Postado em 20/06/2017
Fidelidade canina
Solange Amado

Cresceu. Entrou para a Universidade. Livrou-se das chineladas na bunda aplicadas pelo pai severo, mas não escapou das cassetadas do glorioso exército brasileiro.
Anos de chumbo. Ditadura sanguinária de direita tentava calar a rebeldia que as chineladas do pai não conseguiram. Tempo em que as opiniões tinham de ser arrolhadas. Os jovens ansiavam por botar a boca no mundo, e quanto mais o governo apertava as mãos, mais essa ansiedade escorria por entre os dedos, incontrolável.
Então, apareceu um Gandhi brasileiro, ou se quiserem, algo como Madre Tereza de Calcutá com sua opção pela pobreza. E a moçada o adotou como salvador da pátria. Confiança cega. Enfrentava as feras, dava a cara a tapa e prometia mundos e fundos. A moça caiu de quatro. Resistir, quem há de? Tornou-se ativista de esquerda. Enfrentava a cavalaria, acampava nos Ministérios e enchia o saco dos amigos com uma doutrinação chatissima. E eles perdiam o sono de preocupação pela sua integridade física. O cachorro da casa sofria mais. Ocasionalmente passava fome e sede, preso em casa, quando sua dona sumia acompanhando seu ídolo com uma fé que removia montanhas, e só aumentava a desconfiança dos seus íntimos, que já conheciam sua personalidade de arroubos e paixões.
Até que durou. E teria durado mais se a moça não tivesse crescido mais um pouquinho. Livrou-se das chineladas na bunda e das cassetadas da polícia. Mas não se livrou das cassetadas da realidade.
Foi quando o pedestal que sustentava seu ídolo começou a apresentar enormes rachaduras. A princípio ignorou. “Ponho minha mão no fogo”. Quando a mão começou a queimar, o cheiro ruim apareceu. Havia algo de podre no reino da Dinamarca. Não teve jeito. Abandonou o barco. Os fanáticos também desamam.
Apresentou todos os sintomas de esposa traída. Aquela ladainha de “eu confiava nele”, etc. Mas sobreviveu. E pior. Encheu o vazio da perda com outra paixonite. Esse já era seu conhecido de façanhas rocambolescas na juventude. Mas a moça arranjou um álibi: “águas passadas. Qual adolescente não apronta”? Ela mesma cheirou e pitou fartamente um certo tempo. E bateu cabeça até alcançar o bom caminho.

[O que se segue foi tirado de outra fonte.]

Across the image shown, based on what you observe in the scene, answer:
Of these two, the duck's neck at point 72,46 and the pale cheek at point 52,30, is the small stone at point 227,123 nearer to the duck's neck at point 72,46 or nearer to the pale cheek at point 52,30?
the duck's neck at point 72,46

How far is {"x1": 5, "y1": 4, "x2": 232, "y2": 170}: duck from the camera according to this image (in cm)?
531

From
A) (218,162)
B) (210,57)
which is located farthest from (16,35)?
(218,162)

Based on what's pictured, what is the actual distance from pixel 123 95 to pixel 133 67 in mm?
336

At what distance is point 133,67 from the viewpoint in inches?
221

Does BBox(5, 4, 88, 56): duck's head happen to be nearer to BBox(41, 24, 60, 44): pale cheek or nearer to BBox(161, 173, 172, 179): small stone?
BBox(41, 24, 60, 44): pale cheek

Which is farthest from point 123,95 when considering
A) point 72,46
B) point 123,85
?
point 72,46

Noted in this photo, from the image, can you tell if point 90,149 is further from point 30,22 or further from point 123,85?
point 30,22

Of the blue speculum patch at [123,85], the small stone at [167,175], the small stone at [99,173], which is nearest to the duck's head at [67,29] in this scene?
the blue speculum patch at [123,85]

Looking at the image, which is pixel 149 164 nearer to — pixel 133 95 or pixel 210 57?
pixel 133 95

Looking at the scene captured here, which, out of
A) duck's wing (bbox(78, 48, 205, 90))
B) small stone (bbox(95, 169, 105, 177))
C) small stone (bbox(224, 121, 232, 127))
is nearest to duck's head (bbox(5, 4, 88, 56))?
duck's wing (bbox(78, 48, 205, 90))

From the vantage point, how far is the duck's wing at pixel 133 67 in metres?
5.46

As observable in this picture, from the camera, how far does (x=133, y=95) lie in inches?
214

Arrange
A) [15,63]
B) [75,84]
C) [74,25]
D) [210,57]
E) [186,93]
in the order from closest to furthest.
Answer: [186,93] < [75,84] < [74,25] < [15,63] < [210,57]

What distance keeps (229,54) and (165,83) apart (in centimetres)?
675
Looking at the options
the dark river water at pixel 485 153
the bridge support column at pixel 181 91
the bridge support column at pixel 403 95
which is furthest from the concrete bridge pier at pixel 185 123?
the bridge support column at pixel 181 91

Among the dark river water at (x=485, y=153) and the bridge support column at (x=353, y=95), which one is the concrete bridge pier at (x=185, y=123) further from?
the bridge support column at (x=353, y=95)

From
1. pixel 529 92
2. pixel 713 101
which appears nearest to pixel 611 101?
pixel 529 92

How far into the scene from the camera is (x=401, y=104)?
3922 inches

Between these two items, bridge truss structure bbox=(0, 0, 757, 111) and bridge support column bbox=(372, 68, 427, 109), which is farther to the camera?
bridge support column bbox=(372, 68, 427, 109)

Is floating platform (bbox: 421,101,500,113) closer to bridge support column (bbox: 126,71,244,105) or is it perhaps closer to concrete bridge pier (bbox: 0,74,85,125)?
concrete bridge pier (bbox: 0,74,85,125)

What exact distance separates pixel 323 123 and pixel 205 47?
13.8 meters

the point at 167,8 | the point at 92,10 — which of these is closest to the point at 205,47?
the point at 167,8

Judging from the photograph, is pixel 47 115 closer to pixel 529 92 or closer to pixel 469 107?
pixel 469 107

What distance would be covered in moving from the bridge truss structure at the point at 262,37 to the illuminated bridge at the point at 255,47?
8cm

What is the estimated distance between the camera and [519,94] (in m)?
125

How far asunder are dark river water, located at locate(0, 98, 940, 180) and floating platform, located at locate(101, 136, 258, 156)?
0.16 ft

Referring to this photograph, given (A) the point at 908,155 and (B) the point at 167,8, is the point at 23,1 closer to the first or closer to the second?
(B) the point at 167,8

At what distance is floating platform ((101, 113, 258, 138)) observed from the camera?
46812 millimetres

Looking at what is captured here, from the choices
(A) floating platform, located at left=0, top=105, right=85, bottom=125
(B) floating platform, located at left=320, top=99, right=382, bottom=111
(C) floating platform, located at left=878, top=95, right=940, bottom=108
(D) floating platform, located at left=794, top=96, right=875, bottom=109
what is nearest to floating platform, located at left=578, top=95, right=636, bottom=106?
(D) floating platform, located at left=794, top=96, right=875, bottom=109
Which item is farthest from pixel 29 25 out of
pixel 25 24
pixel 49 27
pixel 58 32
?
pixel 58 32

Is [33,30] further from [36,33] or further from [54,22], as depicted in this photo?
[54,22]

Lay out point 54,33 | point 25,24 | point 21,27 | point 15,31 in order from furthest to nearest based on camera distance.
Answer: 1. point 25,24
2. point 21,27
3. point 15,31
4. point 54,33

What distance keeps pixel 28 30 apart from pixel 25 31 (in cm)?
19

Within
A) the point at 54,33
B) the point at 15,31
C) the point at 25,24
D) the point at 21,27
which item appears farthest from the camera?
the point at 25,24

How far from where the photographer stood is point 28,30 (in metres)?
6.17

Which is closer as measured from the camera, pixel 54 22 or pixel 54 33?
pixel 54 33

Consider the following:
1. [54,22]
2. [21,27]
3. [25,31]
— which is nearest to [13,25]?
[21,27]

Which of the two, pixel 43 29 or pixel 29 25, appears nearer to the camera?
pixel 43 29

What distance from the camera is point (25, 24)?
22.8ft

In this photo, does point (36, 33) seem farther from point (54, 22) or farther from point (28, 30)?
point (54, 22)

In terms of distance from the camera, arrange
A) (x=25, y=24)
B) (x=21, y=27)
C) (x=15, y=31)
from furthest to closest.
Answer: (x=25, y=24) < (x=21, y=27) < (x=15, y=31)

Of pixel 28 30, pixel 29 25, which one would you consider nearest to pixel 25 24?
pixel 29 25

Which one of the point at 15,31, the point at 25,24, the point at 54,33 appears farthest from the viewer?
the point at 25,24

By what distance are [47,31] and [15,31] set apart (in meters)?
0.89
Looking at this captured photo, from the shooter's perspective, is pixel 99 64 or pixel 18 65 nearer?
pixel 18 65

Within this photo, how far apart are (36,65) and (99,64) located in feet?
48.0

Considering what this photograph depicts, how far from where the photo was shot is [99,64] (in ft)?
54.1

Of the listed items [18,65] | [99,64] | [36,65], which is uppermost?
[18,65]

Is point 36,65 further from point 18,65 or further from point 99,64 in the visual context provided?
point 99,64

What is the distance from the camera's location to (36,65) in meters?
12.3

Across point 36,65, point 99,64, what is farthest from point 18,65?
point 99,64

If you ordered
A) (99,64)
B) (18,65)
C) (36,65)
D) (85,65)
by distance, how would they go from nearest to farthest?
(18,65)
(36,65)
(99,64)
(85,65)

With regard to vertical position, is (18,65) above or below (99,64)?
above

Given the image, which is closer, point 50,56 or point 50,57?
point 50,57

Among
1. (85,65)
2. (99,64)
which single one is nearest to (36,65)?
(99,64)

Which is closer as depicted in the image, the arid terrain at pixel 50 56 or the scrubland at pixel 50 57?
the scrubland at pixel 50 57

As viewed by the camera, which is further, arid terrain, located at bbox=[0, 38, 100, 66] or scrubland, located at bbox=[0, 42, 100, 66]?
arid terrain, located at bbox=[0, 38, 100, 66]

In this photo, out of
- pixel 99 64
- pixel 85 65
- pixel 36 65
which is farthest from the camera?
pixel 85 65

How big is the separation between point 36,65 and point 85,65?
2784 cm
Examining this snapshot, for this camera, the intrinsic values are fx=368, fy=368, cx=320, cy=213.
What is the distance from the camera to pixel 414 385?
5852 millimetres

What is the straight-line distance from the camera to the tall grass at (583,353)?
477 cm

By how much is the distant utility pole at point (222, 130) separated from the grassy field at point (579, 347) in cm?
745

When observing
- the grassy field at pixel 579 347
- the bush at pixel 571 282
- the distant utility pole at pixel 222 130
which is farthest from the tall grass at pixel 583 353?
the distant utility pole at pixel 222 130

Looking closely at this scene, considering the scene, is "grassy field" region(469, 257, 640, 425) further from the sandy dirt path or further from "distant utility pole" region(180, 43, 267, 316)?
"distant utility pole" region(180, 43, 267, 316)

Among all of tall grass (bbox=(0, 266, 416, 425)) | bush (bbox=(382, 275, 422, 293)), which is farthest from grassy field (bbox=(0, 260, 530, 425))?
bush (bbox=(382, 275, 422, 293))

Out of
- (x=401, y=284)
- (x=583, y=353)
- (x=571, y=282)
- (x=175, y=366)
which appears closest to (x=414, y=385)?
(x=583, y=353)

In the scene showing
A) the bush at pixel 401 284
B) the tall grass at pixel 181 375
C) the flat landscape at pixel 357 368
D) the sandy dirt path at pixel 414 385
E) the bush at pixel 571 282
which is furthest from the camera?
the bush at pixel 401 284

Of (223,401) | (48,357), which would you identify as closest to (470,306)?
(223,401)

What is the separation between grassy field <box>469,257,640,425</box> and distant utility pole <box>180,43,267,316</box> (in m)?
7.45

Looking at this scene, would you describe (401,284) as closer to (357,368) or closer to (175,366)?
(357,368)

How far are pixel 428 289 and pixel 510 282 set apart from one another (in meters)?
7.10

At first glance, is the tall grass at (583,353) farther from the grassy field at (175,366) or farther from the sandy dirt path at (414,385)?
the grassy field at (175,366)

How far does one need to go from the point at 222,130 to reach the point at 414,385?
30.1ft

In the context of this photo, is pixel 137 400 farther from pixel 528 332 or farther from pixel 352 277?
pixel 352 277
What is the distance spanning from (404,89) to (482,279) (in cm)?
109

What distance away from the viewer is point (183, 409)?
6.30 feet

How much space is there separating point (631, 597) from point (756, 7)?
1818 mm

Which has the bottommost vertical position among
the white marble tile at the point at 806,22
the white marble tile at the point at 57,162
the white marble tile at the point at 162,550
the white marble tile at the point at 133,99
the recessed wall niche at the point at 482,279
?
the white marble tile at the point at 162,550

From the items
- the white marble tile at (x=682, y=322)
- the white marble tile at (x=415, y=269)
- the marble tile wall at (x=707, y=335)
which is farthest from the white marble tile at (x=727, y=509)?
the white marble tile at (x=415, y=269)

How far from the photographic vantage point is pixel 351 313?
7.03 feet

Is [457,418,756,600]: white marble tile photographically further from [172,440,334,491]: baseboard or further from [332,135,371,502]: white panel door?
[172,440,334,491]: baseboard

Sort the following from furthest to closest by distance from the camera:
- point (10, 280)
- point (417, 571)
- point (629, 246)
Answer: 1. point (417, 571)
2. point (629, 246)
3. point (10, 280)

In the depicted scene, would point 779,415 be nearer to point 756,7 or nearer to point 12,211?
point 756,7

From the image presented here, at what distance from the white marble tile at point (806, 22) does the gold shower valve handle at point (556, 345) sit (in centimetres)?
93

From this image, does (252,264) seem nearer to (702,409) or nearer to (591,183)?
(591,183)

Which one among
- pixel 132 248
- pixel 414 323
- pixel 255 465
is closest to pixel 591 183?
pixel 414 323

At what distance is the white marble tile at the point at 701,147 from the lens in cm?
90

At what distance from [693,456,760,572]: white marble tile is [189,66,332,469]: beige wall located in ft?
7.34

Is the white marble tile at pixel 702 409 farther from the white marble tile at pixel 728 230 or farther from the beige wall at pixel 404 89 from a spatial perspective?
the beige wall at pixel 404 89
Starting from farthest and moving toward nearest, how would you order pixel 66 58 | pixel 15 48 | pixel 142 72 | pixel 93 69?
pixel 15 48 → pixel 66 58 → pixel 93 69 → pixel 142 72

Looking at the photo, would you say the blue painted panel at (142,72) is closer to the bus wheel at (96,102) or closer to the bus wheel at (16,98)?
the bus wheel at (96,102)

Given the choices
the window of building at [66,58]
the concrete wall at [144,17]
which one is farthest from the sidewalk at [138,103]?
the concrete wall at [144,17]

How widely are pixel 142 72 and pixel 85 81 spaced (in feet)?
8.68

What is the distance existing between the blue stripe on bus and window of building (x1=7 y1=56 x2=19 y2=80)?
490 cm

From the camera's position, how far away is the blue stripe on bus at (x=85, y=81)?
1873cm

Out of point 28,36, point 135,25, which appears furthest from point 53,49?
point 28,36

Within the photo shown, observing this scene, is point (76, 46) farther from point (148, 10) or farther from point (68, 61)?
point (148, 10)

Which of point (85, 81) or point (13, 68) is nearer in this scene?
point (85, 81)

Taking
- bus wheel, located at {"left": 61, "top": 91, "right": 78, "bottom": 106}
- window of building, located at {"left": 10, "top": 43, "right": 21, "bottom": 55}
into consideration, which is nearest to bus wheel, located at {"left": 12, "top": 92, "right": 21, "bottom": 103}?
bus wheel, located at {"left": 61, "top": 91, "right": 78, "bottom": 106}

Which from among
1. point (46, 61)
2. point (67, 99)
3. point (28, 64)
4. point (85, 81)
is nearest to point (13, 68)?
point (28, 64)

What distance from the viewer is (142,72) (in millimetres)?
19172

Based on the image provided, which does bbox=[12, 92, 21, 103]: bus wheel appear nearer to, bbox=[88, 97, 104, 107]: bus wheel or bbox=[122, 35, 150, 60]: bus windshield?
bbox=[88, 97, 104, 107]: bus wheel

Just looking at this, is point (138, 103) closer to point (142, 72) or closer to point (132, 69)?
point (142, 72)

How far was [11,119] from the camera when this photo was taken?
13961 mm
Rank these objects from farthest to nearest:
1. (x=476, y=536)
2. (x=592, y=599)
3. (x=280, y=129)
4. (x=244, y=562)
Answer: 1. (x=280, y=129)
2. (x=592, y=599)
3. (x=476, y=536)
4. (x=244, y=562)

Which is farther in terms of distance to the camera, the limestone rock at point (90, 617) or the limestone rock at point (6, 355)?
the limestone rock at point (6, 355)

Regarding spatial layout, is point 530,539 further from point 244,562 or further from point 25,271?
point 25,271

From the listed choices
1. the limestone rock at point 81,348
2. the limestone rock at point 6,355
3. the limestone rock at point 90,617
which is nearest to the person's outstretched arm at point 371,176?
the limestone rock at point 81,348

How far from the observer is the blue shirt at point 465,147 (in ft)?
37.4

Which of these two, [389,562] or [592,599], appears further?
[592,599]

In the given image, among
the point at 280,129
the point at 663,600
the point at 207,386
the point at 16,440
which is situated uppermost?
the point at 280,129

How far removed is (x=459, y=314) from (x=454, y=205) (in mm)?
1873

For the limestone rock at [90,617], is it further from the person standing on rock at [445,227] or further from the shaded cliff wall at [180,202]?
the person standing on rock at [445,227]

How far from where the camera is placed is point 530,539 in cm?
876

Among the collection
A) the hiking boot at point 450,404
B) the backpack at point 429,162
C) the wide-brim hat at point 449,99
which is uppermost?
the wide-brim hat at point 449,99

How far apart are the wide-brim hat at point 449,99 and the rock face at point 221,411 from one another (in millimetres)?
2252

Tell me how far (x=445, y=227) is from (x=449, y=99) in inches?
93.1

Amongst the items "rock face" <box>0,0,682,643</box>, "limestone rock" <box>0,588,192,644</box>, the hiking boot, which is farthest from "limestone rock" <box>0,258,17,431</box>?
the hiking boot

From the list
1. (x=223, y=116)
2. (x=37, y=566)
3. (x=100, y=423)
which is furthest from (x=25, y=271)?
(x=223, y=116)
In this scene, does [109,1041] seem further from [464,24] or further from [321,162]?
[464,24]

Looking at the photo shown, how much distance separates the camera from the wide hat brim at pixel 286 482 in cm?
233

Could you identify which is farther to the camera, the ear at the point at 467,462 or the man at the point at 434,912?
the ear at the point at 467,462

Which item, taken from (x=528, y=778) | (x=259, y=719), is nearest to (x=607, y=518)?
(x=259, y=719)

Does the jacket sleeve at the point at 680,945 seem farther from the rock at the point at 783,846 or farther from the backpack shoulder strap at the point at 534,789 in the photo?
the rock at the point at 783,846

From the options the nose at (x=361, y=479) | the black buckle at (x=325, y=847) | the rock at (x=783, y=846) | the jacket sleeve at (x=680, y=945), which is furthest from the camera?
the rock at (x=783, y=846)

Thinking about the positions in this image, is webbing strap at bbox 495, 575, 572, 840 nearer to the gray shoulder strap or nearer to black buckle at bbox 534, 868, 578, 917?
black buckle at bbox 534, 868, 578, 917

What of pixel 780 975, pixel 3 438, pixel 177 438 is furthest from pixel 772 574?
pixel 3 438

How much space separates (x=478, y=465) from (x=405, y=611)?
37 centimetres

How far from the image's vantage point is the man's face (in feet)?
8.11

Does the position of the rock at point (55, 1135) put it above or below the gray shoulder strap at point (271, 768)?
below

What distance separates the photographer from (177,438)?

Falou e fez.Mergulhou na campanha política do seu novo ídolo. Santinhos, cartazes, e tome saliva para se convencer e aos sofridos amigos, tontos com esse discurso cambalhota.
O legal é que essa nova febre não durou muito. O novo ídolo já veio carunchado. Daí não ter dado tempo de muito apego.
Sem um Cristo para lhe apontar o caminho das pedras, nossa amiga periga cair no vazio da desesperança. Como manter a fé cega e a faca amolada na sua cruzada política, se não tem ninguém por quem pelejar?
É isso que preocupa os amigos. Tem gente que precisa santificar algo ou alguém que sustente uma plenitude inexistente.
Os amigos da moça estão grilados. Como a vida não dá garantias e a moça precisa de garantias, eles já estão botando reparo no seu olho comprido. Já estão começando a suspeitar da sua troca de olhares com um novo milagreiro. Nova cambalhota. Ela anda flertando com a direita, quem sabe, saudosa dos tempos em que  cheirava gás lacrimogêneo.
Não se sabe ainda se é namoro ou amizade. O que se sabe com certeza é que, pelo andar da carruagem, haverá a fase da entrega, a embriaguez da paixão, o discurso mi-mi-mi torrando a paciência dos amigos, a suspeita, e finalmente, o divórcio sofrido, com direito a quebrar CDs e rasgar fotos.
Pode parecer crueldade, mas os amigos estão esperando ansiosos mais esse divórcio, que ninguém é de ferro. E, justiça seja feita, eles não podem se queixar: também foram beneficiados com essa fidelidade canina, esse entusiasmo e essa paixão desmedidos.
E como todo mundo sabe que paixão é doença, periga a casa cair se ela se curar.Vai que ela começa a botar reparo nos defeitos de fabricação do seu rebanho de amigos?
Mas acho que desse susto ninguém vai morrer. Nenhum ser se cura de si mesmo. Graças a Deus.